- [DIRECTIVE A]
Locate each line in the entries that contains the word "objects" and copy those lines.

- [SELECTED EXCERPT]
**********

- Genre: Telenovela
- Written by: Katia R. Estrada; Graciela Gómez; Enna Márquez;
- Directed by: Claudio Reyes Rubio; Eric Morales Mendoza;
- Starring: Valentino Lanús; Ana Layevska; Margarita Magaña; Sara Maldonado; Jackie García;
- Theme music composer: Carlos Páramo
- Opening theme: "El juego de la vida" by Twister
- Country of origin: Mexico
- Original language: Spanish
- No. of episodes: 165

Production
- Executive producer: Roberto Gómez Fernández
- Producer: Giselle González Salgado
- Production locations: Televisa San Ángel; Mexico City, Mexico; Acapulco, Guerrero; Cuernavaca, Morelos; El Ajusco, Mexico City, D.F.; Mexico City, D.F.; Toluca, State of Mexico; Tokyo, Japan;
- Cinematography: Héctor Márquez; Armando Zafra;
- Editors: Alejandro Becerril; Juan Alfredo Villareal;
- Camera setup: Multi-camera
- Running time: 41–44 minutes
- Production company: Televisa

Original release
- Network: Canal de las Estrellas
- Release: November 12, 2001 – June 28, 2002

= El juego de la vida =

Television series

El juego de la vida (English: The game of life) is a Mexican telenovela produced by Roberto Gómez Fernández and Giselle González Salgado for Televisa. It premiered on November 12, 2001 and ended on June 28, 2002.

Sara Maldonado and Valentino Lanús star as protagonists; Ana Layevska, Margarita Magaña, Ingrid Martz, and Jackie García star as co-protagonists, while Raquel Pankowsky, Cristián Seri, Rodrigo Mejía, Maki Soler, and Raúl Araiza starred as antagonists. The series was also the first Mexican telenovela to air over-the-air in Japan, with a dubbed airing on the Kyoto Broadcasting System in Kyoto Prefecture in 2004.

== Plot ==
Lorena, the more focused of the group, is a cute girl with a good heart. When she returns to school, Lorena's longtime boyfriend, Mariano, leaves her after he confesses that he loves her supposed best friend Tania.

Lorena runs home crying, and when she crosses the street, she clashes with Juan Carlos Domínguez, who falls in love with her at first sight.

Paulina, is a beautiful, sweet girl with a good heart, but also suffers from the death of her mother, who is actually alive, but her father and her aunt make her believe she died. Paulina's father shows little interest in her.

Fernanda is a wild shrinking girl who does not believe in love and can't control her nerves sometimes.

**********

- [DIRECTIVE B]
According to the El juego de la vida article, which broadcaster aired the dubbed version in Japan, and in what year?

Items from a dataset:
**********

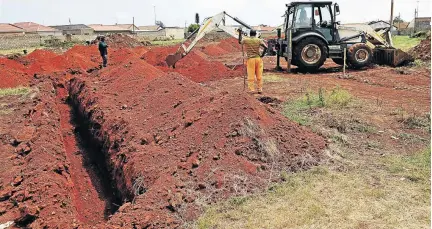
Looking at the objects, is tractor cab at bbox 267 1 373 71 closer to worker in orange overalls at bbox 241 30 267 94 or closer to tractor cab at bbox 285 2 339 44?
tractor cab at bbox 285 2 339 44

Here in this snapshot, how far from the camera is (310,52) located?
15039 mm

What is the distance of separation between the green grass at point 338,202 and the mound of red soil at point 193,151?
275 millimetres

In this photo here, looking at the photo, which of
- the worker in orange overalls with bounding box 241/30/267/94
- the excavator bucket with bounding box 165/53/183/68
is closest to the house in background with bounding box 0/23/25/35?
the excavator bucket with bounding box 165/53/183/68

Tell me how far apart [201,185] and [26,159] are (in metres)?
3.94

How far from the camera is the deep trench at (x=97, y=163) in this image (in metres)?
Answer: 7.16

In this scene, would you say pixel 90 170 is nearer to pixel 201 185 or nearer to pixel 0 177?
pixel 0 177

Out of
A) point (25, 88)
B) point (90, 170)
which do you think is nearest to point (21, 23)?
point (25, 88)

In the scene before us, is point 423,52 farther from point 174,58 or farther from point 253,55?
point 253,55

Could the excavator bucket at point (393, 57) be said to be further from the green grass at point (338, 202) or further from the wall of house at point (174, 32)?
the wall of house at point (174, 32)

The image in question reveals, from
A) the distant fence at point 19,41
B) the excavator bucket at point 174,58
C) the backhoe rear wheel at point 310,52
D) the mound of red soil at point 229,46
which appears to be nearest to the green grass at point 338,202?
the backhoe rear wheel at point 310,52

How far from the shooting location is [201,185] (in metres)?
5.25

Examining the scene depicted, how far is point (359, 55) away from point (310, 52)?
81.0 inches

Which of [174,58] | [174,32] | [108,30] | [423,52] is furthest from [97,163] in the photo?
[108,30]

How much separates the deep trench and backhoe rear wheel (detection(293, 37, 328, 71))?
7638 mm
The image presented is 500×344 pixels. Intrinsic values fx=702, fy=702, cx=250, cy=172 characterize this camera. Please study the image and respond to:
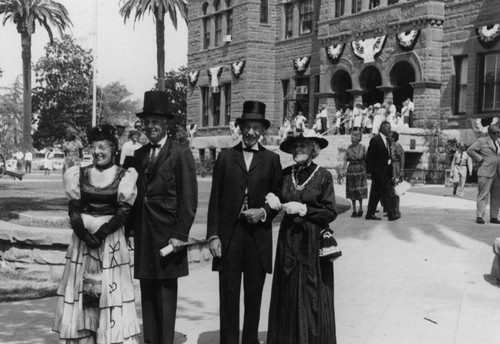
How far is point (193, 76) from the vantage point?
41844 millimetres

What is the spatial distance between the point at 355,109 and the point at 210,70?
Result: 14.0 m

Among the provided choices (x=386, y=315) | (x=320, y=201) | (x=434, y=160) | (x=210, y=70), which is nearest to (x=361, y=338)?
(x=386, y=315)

**********

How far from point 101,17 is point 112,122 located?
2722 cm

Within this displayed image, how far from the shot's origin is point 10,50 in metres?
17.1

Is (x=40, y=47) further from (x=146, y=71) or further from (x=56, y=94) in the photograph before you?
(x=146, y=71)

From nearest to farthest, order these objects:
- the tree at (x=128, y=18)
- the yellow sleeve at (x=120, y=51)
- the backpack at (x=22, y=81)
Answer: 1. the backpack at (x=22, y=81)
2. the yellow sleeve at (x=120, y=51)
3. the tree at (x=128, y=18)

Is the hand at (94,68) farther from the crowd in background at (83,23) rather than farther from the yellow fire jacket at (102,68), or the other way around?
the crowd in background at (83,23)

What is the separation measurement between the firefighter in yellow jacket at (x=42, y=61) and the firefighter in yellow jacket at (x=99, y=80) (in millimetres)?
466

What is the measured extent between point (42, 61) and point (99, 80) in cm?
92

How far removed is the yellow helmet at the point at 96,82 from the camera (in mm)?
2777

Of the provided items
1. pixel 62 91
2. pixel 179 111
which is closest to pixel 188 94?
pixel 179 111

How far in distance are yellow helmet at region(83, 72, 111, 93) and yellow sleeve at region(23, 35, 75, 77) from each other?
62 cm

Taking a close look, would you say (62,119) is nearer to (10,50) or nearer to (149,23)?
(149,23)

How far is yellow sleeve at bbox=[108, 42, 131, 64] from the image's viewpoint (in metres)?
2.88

**********

- [OUTPUT A]
Looking at the objects, is tractor cab at bbox 267 1 373 71 closer to worker in orange overalls at bbox 241 30 267 94 or closer to tractor cab at bbox 285 2 339 44?
From nearest to farthest, order these objects:

- [OUTPUT B]
The Kyoto Broadcasting System, in 2004.